>> Begin

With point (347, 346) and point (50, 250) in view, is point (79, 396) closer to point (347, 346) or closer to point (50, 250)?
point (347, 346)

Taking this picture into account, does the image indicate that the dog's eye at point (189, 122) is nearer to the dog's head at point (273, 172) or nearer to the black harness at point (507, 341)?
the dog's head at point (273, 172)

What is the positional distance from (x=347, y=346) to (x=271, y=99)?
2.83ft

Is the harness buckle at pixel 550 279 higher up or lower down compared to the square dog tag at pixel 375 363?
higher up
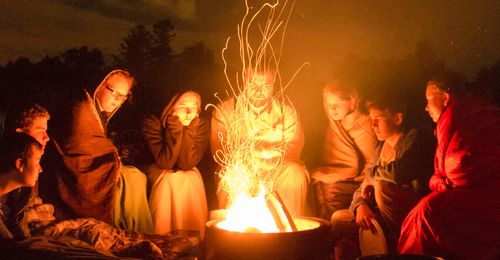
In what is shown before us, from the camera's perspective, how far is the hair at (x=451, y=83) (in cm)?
461

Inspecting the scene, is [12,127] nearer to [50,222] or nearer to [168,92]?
[50,222]

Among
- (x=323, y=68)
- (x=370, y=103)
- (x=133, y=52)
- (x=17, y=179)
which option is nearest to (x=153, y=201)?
(x=17, y=179)

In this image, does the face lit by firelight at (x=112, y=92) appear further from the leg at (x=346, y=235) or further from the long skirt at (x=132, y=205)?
the leg at (x=346, y=235)

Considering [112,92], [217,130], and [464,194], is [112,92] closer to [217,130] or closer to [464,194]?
[217,130]

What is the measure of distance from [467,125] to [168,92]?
12.4ft

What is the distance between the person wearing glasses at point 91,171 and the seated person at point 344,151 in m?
2.19

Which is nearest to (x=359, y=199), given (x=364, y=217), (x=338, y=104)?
(x=364, y=217)

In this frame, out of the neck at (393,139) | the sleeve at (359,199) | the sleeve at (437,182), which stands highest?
the neck at (393,139)

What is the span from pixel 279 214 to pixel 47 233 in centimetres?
229

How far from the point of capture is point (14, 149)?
4797mm

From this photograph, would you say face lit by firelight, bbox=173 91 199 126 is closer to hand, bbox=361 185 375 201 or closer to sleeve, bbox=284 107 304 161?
sleeve, bbox=284 107 304 161

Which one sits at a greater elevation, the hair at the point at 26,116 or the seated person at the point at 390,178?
the hair at the point at 26,116

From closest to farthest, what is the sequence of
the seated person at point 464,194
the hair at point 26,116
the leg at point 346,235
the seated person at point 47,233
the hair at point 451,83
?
the seated person at point 464,194
the seated person at point 47,233
the hair at point 451,83
the hair at point 26,116
the leg at point 346,235

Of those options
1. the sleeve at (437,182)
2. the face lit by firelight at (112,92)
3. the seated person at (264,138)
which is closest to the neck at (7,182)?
the face lit by firelight at (112,92)
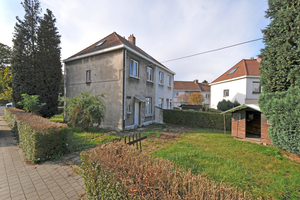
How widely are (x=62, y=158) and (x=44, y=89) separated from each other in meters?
10.5

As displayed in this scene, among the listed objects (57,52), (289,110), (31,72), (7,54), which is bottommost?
(289,110)

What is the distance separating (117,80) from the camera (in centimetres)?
959

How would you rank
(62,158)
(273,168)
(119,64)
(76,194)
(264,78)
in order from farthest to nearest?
(119,64) < (264,78) < (62,158) < (273,168) < (76,194)

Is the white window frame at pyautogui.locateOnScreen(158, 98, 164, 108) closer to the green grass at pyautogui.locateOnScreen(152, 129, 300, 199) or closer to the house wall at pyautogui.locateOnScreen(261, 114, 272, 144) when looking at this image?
the green grass at pyautogui.locateOnScreen(152, 129, 300, 199)

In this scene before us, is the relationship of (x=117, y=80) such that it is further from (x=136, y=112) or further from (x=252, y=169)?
(x=252, y=169)

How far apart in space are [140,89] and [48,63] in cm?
949

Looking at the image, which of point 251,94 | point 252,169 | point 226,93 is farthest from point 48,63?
point 251,94

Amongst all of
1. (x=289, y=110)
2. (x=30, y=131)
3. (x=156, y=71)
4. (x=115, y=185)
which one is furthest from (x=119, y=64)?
(x=289, y=110)

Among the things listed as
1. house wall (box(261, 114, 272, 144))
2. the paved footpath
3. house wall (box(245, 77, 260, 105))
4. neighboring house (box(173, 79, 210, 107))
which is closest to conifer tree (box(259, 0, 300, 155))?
house wall (box(261, 114, 272, 144))

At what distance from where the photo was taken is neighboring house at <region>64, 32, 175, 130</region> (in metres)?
9.45

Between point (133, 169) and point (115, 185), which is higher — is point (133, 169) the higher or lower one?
the higher one

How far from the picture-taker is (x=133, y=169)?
1.95 meters

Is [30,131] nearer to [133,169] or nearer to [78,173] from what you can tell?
[78,173]

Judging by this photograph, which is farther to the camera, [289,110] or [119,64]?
[119,64]
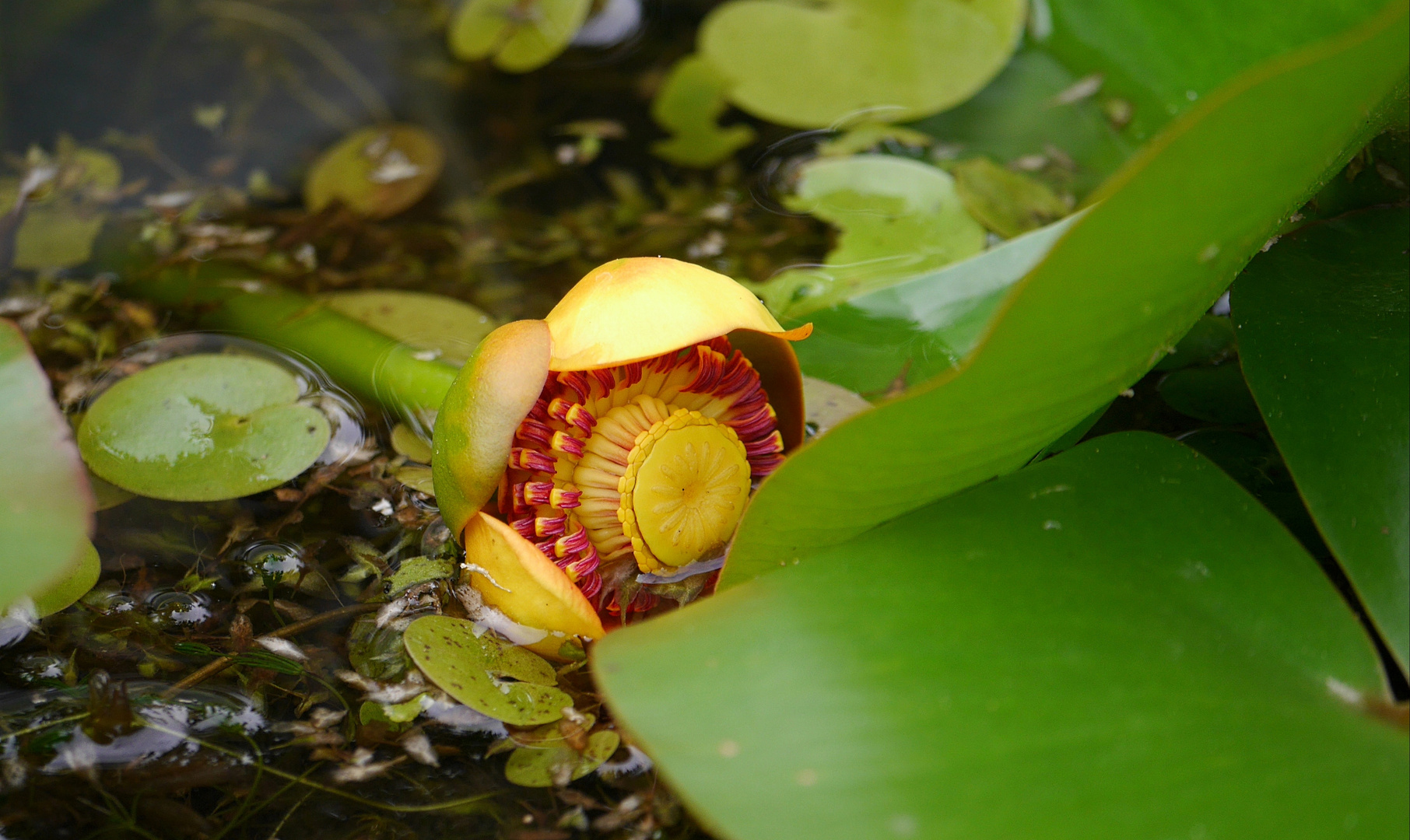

>> End

AIM: Pick out every line in the entries above that contains the string "harness", and copy each one in full.

REPLY:
Taking this picture into account, does the image indicate that the dog's eye at point (189, 122) is nearer to the dog's head at point (273, 172) or nearer to the black harness at point (507, 341)?
Is the harness buckle at pixel 550 279 higher up or lower down compared to the square dog tag at pixel 375 363?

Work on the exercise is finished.